Warszawskie stowarzyszenie Miasto Jest Nasze zaproponowało zmianę przepisów Prawa o ruchu drogowym, które uniemożliwiłoby samochodom parkowanie w całości na chodnikach. Pomysł trafił do Sejmu i zyskał pozytywną opinię Biura Analiz Sejmowych, ale do zmiany – niewielkiej w ustawie, za to olbrzymiej jeśli chodzi o wpływ na przestrzeń polskich miast – droga jest bardzo daleka.
Miasto Jest Nasze proponuje niewielką zmianę dwóch przepisów Prawa o ruchu drogowym. Pierwsza usuwałaby istniejącą obecnie możliwość parkowania przez samochody na chodnikach (poza wyznaczonymi miejscami), pozostawiając możliwość zaparkowania na nim dwoma kołami. Druga sprowadzałaby się do możliwości odholowania nieprawidłowo zaparkowanego auta.
Od petycji do noweli?
Propozycja
trafiła do Sejmu w formie petycji. Teoretycznie do „obywatelskiej” zmiany w ustawie potrzeba 100 tys. podpisów. Komisja ds. petycji, utworzona jeszcze pod koniec ubiegłej kadencji, jest szczególną możliwością obejścia tego wymogu. Wniosek jest przez nią rozpatrywany i jeśli zyska uznanie, może być podstawą do wniesienia projektu zmian w prawie przez posłów w niej zasiadających.

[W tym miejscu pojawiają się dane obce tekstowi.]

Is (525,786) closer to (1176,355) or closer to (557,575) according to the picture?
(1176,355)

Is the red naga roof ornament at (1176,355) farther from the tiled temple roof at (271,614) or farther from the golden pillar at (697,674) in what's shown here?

O braku logiki obecnych przepisów i ich nieprzystawalności do ogólnoeuropejskich tendencji aktywiści i eksperci z zakresu polityki miejskiej mówią od dawna i MJN podnosi je w uzasadnieniu swojego wniosku. Dziś art. 47 ustawy jest skonstruowany wbrew zasadom rzetelnej legislacji. Mówi o tym, że samochody (o masie do 2,5 t) mogą – o ile nie ma zakazu postoju, nie tamują ruchu, a także zachowują 1,5 m chodnika dla pieszych i w inny sposób nie utrudniają przejścia – parkować na chodniku kołami jednego boku lub przedniej osi. Tyle, że ustęp drugi tego samego artykułu zezwala… parkować w całości, jeśli zachowują powyższe zasady.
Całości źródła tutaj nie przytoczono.